§ **RAW DATA**:

━━━━━━━━━━━━━━━━━━━━

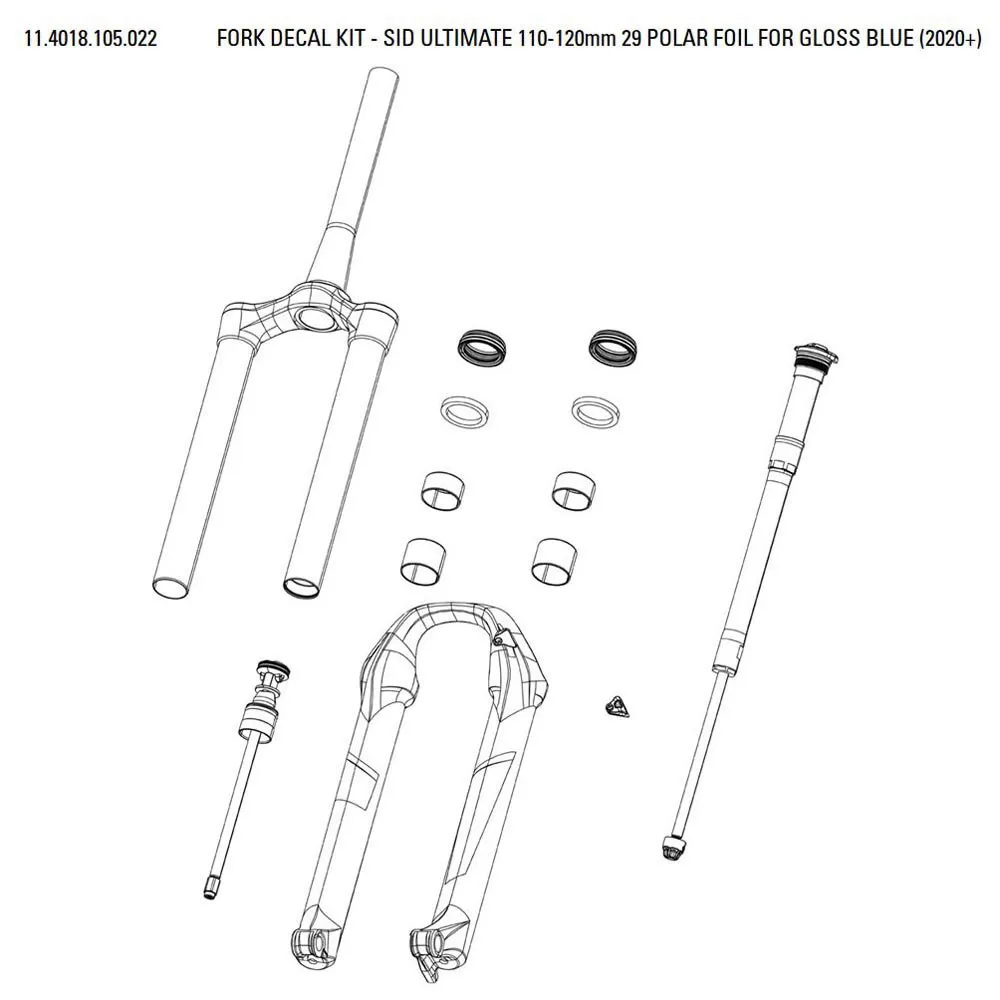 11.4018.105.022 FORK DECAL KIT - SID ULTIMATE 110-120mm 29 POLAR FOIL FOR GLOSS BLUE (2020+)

━━━━━━━━━━━━━━━━━━━━

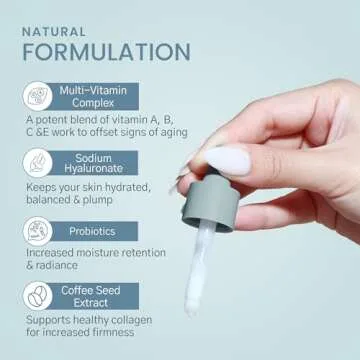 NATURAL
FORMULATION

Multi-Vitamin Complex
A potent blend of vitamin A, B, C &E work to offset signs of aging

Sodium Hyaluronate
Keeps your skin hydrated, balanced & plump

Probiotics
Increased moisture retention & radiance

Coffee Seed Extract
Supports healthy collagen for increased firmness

━━━━━━━━━━━━━━━━━━━━

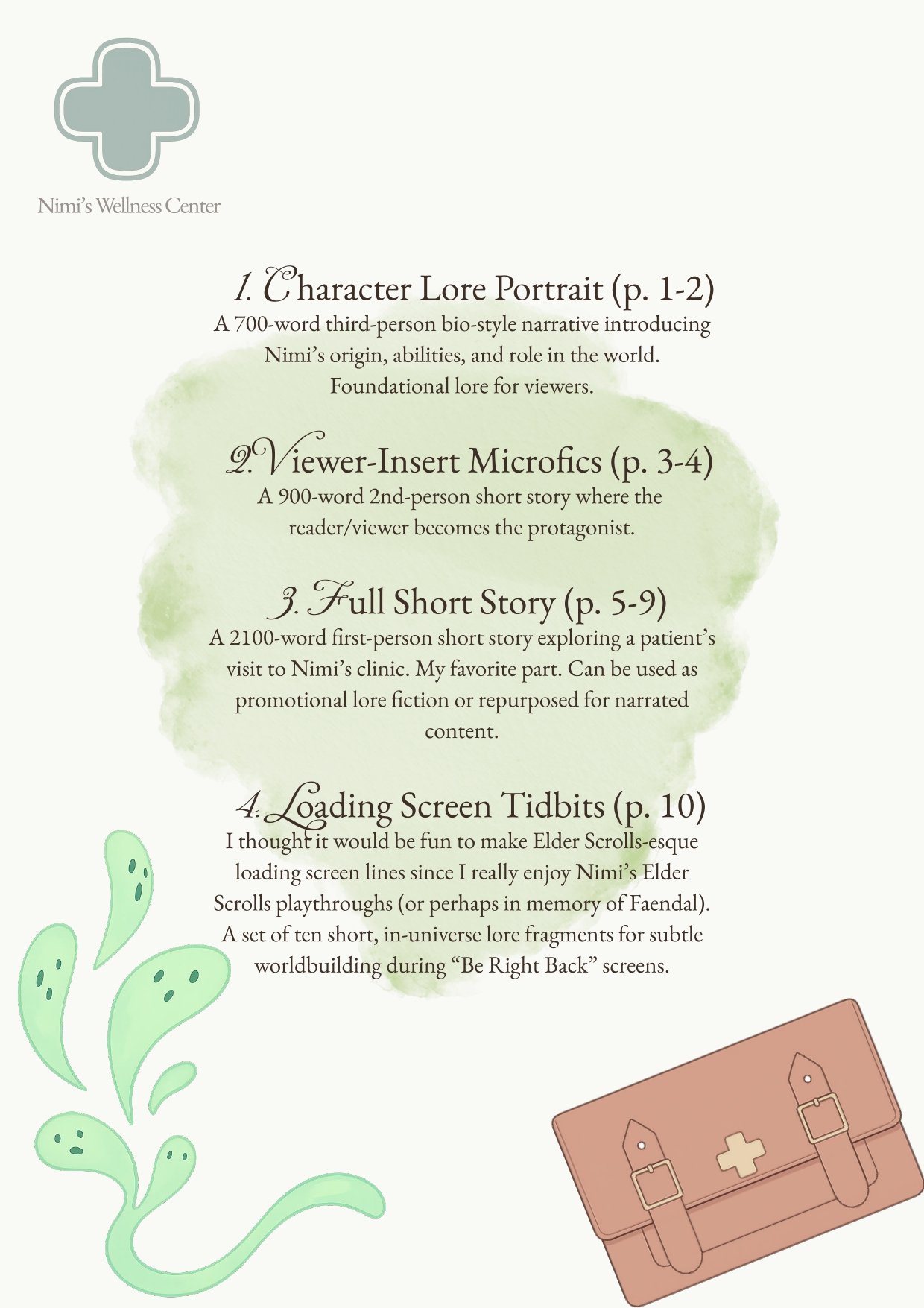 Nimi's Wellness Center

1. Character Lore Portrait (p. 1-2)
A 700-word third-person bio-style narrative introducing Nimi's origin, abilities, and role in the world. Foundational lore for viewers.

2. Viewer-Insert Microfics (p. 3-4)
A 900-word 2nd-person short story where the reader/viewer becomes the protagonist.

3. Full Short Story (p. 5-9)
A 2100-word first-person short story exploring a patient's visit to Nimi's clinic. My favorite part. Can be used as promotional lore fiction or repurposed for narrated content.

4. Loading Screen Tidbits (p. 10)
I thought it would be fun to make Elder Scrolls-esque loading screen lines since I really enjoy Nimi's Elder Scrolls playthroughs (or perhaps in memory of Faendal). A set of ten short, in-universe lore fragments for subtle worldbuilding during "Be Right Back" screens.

━━━━━━━━━━━━━━━━━━━━

§ **DIRECTIONS**: In the listing above, find the line containing "A 700-word third-person" and the line containing "I thought it", then retype both and every line between them exactly, with nothing else.

§ **RESPONSE TO THIS EXERCISE**:
A 700-word third-person bio-style narrative introducing Nimi's origin, abilities, and role in the world. Foundational lore for viewers.

2. Viewer-Insert Microfics (p. 3-4)
A 900-word 2nd-person short story where the reader/viewer becomes the protagonist.

3. Full Short Story (p. 5-9)
A 2100-word first-person short story exploring a patient's visit to Nimi's clinic. My favorite part. Can be used as promotional lore fiction or repurposed for narrated content.

4. Loading Screen Tidbits (p. 10)
I thought it would be fun to make Elder Scrolls-esque loading screen lines since I really enjoy Nimi's Elder Scrolls playthroughs (or perhaps in memory of Faendal). A set of ten short, in-universe lore fragments for subtle worldbuilding during "Be Right Back" screens.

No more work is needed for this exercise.